:: Data for processing ::
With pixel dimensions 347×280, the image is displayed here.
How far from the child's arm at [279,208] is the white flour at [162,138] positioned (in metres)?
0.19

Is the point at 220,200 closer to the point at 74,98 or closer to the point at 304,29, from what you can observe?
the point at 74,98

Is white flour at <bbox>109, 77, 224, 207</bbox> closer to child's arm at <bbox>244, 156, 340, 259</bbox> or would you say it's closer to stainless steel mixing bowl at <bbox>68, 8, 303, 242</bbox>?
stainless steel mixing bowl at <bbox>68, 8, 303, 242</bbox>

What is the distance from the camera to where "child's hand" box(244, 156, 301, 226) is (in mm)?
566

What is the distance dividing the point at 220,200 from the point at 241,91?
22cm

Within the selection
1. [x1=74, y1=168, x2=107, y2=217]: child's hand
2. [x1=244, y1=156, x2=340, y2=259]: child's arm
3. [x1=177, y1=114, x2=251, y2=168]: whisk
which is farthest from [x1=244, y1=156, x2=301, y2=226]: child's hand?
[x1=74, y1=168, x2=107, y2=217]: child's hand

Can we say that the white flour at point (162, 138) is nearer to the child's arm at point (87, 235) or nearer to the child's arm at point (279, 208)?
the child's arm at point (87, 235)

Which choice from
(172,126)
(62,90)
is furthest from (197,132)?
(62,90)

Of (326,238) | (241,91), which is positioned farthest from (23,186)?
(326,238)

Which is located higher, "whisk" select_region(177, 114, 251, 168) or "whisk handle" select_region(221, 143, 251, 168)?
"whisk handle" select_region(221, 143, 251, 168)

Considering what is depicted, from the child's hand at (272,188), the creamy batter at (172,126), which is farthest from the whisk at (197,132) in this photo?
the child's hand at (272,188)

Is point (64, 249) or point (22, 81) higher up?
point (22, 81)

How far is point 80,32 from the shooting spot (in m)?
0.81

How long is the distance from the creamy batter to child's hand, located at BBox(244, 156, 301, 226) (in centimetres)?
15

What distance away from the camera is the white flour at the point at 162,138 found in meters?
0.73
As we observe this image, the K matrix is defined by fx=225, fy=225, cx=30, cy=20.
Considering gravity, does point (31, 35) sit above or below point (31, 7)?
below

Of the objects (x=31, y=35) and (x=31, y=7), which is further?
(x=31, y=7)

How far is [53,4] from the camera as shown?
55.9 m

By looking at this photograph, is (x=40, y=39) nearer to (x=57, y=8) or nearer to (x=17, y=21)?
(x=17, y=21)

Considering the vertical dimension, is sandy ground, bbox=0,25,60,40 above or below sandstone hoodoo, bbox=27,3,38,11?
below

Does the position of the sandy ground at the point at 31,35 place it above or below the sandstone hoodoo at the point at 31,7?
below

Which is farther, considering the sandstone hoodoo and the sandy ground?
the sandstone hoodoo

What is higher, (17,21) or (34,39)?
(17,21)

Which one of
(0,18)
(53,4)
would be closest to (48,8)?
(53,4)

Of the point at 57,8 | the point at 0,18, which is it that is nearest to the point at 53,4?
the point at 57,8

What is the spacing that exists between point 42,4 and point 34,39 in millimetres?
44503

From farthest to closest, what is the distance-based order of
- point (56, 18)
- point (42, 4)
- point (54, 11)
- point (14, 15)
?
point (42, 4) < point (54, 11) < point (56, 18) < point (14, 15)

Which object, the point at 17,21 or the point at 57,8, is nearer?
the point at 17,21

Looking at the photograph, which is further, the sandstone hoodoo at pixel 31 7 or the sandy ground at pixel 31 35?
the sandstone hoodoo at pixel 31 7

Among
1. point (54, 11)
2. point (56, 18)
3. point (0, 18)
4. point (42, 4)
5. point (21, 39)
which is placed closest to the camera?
:::
> _Instruction_: Format the records from the line with "Which object, the" up to and including the last line of the records as a Markdown table with the columns Row and Text. Number each line, and leave out blank lines.

> _Right answer_:
| Row | Text |
|---|---|
| 1 | Which object, the point at 17,21 or the point at 57,8, is nearer? |
| 2 | the point at 17,21 |
| 3 | Looking at the photograph, which is further, the sandstone hoodoo at pixel 31 7 or the sandy ground at pixel 31 35? |
| 4 | the sandstone hoodoo at pixel 31 7 |
| 5 | Among |
| 6 | 1. point (54, 11) |
| 7 | 2. point (56, 18) |
| 8 | 3. point (0, 18) |
| 9 | 4. point (42, 4) |
| 10 | 5. point (21, 39) |
| 11 | which is placed closest to the camera? |